**SHORT PROBLEM:**
List every line in the rows below that contains the word "plate", copying each such line in full.
-- DATA SHOWN start --
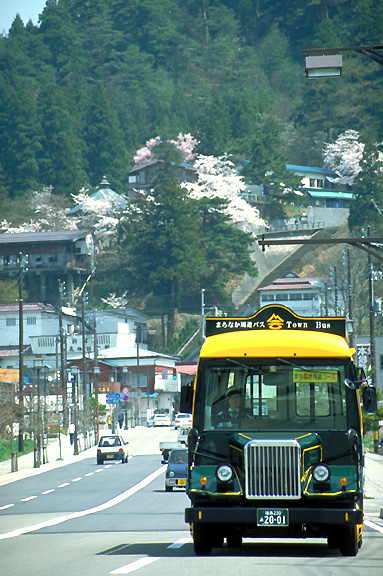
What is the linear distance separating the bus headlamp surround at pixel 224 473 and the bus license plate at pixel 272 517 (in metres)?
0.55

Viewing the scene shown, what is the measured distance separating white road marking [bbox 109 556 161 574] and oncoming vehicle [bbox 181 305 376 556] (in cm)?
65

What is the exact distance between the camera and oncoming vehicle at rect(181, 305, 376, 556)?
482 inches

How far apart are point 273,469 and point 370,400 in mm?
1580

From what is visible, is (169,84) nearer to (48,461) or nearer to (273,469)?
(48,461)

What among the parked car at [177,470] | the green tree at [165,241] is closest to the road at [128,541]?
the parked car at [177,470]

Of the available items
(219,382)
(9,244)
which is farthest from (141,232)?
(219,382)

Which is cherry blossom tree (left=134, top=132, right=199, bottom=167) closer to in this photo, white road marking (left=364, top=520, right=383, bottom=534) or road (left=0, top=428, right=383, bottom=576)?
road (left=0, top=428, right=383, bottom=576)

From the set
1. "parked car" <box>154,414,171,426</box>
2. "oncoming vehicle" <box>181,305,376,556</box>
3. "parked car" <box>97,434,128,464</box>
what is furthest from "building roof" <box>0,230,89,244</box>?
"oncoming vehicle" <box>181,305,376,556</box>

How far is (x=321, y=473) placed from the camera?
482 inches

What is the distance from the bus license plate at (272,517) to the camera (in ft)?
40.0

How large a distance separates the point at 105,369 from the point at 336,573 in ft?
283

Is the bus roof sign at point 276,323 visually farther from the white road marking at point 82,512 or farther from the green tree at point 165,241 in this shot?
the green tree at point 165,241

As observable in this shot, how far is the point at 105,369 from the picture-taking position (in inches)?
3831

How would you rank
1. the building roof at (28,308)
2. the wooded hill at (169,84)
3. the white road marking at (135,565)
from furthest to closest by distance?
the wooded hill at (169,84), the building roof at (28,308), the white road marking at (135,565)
-- DATA SHOWN end --
-- DATA SHOWN start --
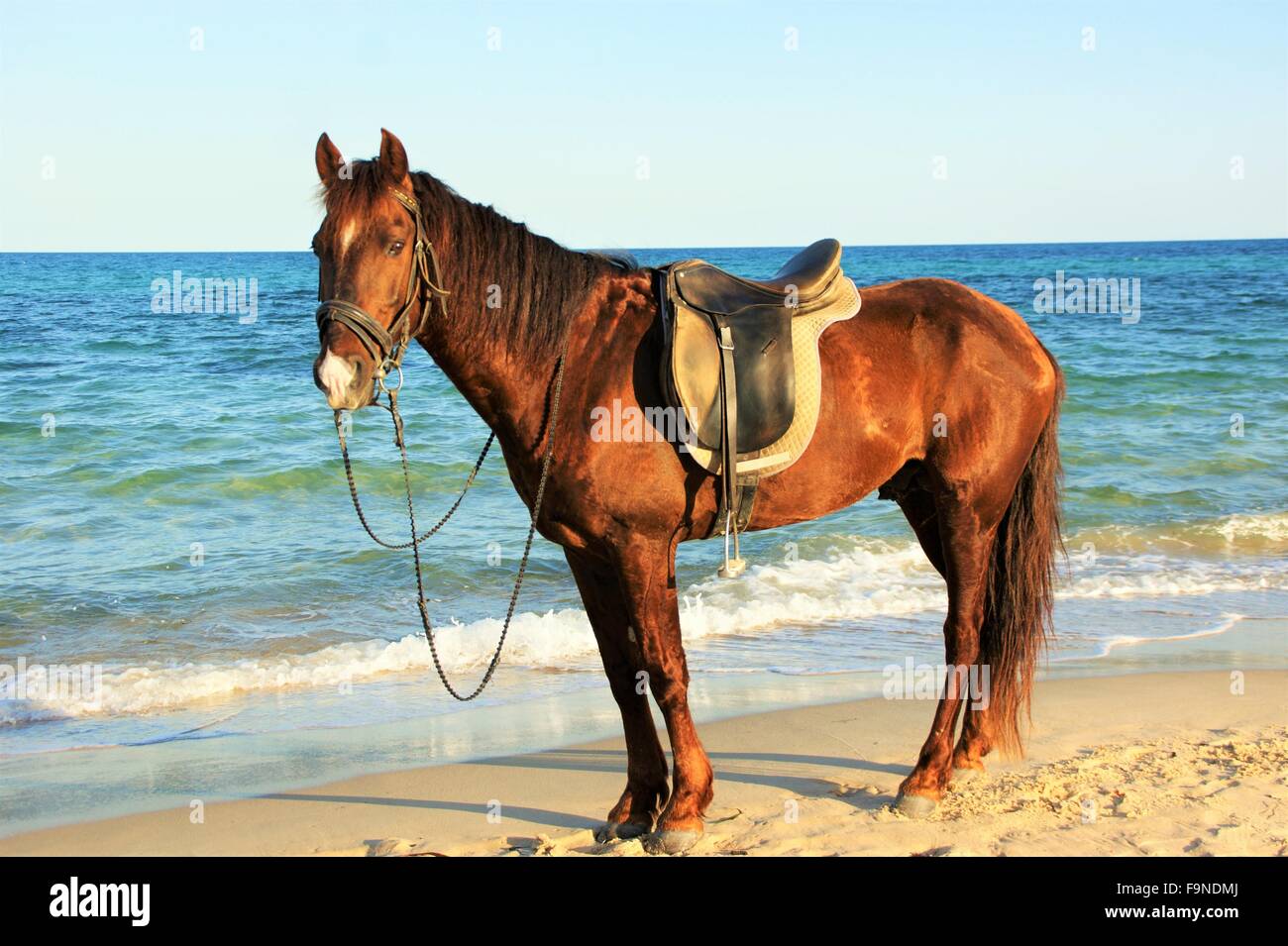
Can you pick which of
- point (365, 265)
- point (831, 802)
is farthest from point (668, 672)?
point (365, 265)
-- DATA SHOWN end --
**THE OUTPUT:**
What is the linear distance separating the bus headlamp surround at pixel 224 473 and the bus license plate at pixel 272 517 (in metres)?
What is the distance from the bus license plate at (272,517) to the camera (in ft)?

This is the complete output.